» Spatial relation data:
#####

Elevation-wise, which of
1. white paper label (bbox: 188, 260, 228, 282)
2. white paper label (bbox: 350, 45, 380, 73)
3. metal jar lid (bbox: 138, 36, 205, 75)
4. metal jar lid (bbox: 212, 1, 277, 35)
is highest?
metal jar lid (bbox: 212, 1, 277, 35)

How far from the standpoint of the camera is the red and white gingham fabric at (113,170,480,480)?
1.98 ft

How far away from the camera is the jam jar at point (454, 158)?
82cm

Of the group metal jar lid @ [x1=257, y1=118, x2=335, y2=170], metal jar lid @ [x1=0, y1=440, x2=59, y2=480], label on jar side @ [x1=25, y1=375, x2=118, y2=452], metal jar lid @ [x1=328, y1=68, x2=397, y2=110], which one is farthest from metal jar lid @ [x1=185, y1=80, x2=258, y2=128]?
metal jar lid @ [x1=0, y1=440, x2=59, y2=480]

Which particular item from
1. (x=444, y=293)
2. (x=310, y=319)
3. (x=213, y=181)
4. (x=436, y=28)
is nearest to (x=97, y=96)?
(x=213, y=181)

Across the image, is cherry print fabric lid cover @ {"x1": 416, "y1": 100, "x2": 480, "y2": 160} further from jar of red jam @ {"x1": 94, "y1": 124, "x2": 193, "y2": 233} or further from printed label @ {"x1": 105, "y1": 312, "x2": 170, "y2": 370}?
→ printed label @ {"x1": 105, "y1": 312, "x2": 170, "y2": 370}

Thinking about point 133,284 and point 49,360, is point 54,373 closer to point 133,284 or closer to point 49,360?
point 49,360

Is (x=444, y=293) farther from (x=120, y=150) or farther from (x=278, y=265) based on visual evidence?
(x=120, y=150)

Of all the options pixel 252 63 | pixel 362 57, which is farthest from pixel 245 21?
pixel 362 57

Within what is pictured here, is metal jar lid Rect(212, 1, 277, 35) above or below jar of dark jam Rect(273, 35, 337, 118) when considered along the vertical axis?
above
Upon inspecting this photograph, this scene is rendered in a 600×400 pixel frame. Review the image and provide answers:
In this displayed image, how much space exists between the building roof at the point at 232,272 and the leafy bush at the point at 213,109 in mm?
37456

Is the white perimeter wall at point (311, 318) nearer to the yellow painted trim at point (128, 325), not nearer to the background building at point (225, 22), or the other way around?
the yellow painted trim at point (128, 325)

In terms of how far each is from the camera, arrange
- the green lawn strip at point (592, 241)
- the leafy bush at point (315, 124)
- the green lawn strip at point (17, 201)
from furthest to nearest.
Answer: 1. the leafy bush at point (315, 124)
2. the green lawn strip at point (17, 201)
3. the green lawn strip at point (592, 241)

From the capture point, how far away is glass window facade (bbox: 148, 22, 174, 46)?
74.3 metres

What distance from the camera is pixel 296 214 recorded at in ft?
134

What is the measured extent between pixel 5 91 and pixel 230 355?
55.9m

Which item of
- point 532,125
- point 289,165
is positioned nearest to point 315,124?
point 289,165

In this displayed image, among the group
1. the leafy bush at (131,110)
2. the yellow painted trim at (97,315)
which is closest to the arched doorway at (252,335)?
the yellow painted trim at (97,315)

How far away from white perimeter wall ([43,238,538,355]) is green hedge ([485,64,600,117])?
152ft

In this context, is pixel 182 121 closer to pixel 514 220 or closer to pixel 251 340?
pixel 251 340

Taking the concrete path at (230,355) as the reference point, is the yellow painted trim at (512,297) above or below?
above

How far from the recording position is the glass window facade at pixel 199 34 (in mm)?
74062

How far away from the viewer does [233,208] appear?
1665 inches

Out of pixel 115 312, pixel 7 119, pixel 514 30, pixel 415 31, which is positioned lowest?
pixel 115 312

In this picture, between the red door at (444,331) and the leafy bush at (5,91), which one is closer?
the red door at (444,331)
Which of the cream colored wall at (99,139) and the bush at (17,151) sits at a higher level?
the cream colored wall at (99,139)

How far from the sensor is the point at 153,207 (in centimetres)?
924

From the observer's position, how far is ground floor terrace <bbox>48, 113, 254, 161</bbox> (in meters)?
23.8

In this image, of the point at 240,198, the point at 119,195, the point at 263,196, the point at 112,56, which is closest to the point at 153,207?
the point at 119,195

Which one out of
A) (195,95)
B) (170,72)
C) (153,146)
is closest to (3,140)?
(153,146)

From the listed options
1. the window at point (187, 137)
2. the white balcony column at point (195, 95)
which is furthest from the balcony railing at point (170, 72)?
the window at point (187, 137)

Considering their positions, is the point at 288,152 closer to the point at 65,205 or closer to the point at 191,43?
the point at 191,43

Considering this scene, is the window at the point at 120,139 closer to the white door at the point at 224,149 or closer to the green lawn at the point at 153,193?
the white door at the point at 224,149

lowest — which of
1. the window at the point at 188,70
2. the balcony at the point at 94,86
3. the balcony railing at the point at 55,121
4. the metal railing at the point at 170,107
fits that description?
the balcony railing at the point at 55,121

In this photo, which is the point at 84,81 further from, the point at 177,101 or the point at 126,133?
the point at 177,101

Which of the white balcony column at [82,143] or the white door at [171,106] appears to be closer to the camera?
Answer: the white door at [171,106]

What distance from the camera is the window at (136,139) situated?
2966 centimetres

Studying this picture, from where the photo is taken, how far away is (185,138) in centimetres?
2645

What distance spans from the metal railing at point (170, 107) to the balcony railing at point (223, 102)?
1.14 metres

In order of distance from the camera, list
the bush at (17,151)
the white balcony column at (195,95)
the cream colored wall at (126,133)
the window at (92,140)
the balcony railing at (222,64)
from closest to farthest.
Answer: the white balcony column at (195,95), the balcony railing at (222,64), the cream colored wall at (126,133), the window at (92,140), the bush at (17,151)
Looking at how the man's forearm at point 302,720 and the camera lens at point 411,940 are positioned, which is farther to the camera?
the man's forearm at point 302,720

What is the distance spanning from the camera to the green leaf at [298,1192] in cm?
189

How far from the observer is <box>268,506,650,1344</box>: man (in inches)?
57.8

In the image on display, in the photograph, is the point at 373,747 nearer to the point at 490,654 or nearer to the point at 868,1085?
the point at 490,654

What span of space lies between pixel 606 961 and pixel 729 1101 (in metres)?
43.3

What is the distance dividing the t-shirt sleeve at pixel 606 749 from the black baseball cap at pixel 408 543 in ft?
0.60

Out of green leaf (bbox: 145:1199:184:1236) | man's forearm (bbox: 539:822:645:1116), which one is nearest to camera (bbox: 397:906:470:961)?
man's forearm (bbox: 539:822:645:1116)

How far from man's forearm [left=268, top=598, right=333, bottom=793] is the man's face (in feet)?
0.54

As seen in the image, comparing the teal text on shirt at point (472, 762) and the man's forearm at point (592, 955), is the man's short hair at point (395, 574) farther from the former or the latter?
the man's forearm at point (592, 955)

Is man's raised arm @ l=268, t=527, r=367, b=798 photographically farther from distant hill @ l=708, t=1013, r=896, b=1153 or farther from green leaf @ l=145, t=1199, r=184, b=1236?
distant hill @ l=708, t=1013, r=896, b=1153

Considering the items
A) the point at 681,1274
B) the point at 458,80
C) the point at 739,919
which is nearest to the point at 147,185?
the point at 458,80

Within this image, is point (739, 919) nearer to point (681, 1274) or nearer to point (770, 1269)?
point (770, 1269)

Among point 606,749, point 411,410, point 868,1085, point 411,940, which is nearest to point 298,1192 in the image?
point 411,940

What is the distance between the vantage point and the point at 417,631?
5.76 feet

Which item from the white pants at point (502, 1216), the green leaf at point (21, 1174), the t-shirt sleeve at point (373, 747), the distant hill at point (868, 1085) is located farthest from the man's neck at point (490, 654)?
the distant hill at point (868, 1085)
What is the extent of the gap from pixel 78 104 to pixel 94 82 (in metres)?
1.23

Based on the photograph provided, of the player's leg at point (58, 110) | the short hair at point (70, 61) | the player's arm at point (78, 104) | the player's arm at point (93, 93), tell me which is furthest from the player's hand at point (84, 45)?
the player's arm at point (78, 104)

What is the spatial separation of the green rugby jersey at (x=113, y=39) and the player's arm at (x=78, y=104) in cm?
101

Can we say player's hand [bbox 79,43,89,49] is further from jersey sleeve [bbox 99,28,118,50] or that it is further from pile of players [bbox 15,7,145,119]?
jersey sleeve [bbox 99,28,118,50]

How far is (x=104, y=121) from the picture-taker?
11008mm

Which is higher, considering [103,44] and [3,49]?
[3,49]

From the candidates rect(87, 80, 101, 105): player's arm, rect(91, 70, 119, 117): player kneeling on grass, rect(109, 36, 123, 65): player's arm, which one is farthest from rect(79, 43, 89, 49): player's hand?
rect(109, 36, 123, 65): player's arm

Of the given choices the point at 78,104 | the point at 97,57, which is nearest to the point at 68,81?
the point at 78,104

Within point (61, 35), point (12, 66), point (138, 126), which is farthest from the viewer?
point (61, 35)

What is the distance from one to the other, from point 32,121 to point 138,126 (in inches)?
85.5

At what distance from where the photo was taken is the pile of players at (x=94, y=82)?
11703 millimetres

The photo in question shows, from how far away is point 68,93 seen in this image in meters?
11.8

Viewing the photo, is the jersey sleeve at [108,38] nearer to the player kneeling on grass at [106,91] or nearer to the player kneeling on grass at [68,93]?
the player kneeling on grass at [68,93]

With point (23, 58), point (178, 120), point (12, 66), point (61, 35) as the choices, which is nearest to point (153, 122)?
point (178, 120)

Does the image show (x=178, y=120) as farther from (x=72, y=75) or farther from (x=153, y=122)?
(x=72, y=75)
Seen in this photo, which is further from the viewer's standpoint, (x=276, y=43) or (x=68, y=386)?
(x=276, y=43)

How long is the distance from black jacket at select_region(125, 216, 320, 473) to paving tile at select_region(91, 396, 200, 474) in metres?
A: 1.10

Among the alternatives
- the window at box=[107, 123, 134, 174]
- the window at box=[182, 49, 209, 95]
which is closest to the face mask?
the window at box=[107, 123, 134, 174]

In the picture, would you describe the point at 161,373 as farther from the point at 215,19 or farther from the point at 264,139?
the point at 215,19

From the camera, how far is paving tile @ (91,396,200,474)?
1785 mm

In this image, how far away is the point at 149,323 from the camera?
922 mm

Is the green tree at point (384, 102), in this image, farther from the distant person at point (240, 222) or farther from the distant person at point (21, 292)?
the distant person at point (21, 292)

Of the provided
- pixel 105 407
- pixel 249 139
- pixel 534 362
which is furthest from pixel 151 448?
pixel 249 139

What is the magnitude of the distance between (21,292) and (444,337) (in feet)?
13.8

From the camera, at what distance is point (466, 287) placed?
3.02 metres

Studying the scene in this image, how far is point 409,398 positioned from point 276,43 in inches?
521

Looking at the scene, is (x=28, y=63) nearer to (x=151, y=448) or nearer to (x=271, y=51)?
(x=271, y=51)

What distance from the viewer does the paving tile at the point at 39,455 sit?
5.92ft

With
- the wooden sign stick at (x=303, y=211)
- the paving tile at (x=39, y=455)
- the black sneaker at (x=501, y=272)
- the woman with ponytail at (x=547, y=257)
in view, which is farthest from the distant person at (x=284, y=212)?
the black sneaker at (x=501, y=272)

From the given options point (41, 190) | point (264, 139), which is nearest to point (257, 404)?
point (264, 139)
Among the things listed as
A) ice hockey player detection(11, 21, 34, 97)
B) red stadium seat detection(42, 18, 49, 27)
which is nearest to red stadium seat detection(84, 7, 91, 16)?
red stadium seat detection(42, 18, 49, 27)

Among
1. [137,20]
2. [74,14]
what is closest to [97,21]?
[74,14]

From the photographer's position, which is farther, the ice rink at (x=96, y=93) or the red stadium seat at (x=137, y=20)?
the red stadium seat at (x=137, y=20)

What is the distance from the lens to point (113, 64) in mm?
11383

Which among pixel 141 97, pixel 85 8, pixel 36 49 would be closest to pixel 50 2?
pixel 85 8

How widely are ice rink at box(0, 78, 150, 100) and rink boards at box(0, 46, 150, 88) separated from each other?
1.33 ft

#####

» EXERCISE AIM: Can you format the material as a numbered list with blank lines left out, beginning at the line that has "What is the distance from the" and running through the end of the material?

» RESPONSE:
1. What is the distance from the lens to point (113, 64) in mm?
2. 11383
3. Which among pixel 141 97, pixel 85 8, pixel 36 49 would be closest to pixel 50 2?
4. pixel 85 8
5. How widely are ice rink at box(0, 78, 150, 100) and rink boards at box(0, 46, 150, 88) separated from each other?
6. 1.33 ft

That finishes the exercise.